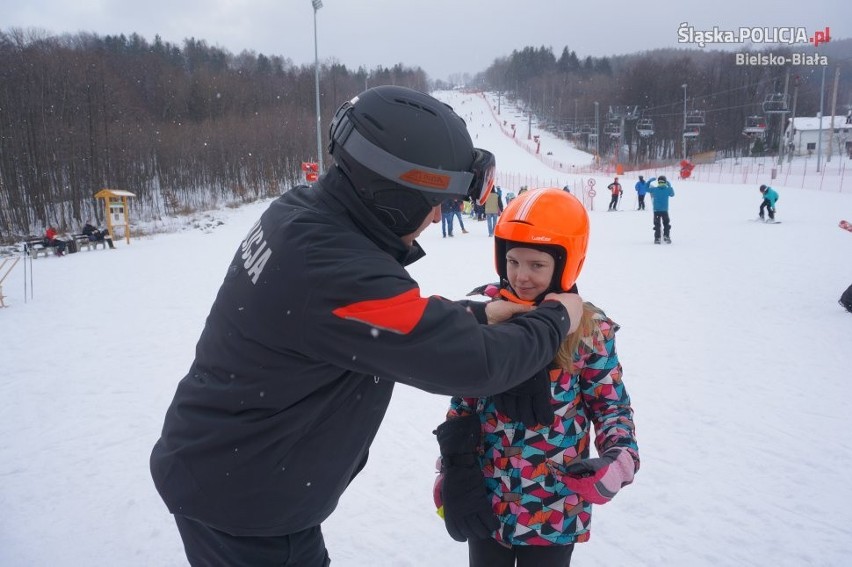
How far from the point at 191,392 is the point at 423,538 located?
98.0 inches

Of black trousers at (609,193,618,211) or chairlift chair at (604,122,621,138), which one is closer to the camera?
black trousers at (609,193,618,211)

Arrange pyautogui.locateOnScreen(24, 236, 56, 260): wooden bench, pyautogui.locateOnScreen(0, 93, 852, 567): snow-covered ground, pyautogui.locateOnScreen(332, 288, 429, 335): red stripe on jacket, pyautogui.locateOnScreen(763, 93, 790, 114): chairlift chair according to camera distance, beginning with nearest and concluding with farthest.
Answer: pyautogui.locateOnScreen(332, 288, 429, 335): red stripe on jacket, pyautogui.locateOnScreen(0, 93, 852, 567): snow-covered ground, pyautogui.locateOnScreen(24, 236, 56, 260): wooden bench, pyautogui.locateOnScreen(763, 93, 790, 114): chairlift chair

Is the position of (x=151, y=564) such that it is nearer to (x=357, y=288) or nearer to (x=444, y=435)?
(x=444, y=435)

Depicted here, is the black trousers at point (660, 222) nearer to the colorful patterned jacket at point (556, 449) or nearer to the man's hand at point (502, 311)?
the colorful patterned jacket at point (556, 449)

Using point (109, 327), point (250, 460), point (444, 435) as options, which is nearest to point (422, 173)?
point (250, 460)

++++++++++

_Written task_
Put the rows above into a two-column CSV with the header input_text,expected_answer, one line for every row: its text in the first quoted field and its answer in the second, with any line breaks replaced by spaces. Leave the pictures out.

_Completed task_
input_text,expected_answer
"How far from the point at 191,392 is the point at 423,538 located?","98.0 inches"
"Of black trousers at (609,193,618,211) or chairlift chair at (604,122,621,138), which one is closer to the camera?","black trousers at (609,193,618,211)"
"Arrange pyautogui.locateOnScreen(24, 236, 56, 260): wooden bench, pyautogui.locateOnScreen(0, 93, 852, 567): snow-covered ground, pyautogui.locateOnScreen(332, 288, 429, 335): red stripe on jacket, pyautogui.locateOnScreen(763, 93, 790, 114): chairlift chair according to camera distance, beginning with nearest and concluding with farthest. Answer:","pyautogui.locateOnScreen(332, 288, 429, 335): red stripe on jacket, pyautogui.locateOnScreen(0, 93, 852, 567): snow-covered ground, pyautogui.locateOnScreen(24, 236, 56, 260): wooden bench, pyautogui.locateOnScreen(763, 93, 790, 114): chairlift chair"
"Is the position of (x=151, y=564) such that it is nearer to (x=357, y=288) or nearer to (x=444, y=435)?","(x=444, y=435)"
"Depicted here, is the black trousers at point (660, 222) nearer to the colorful patterned jacket at point (556, 449) or nearer to the man's hand at point (502, 311)?","the colorful patterned jacket at point (556, 449)"
"Using point (109, 327), point (250, 460), point (444, 435) as options, which is nearest to point (422, 173)?","point (250, 460)"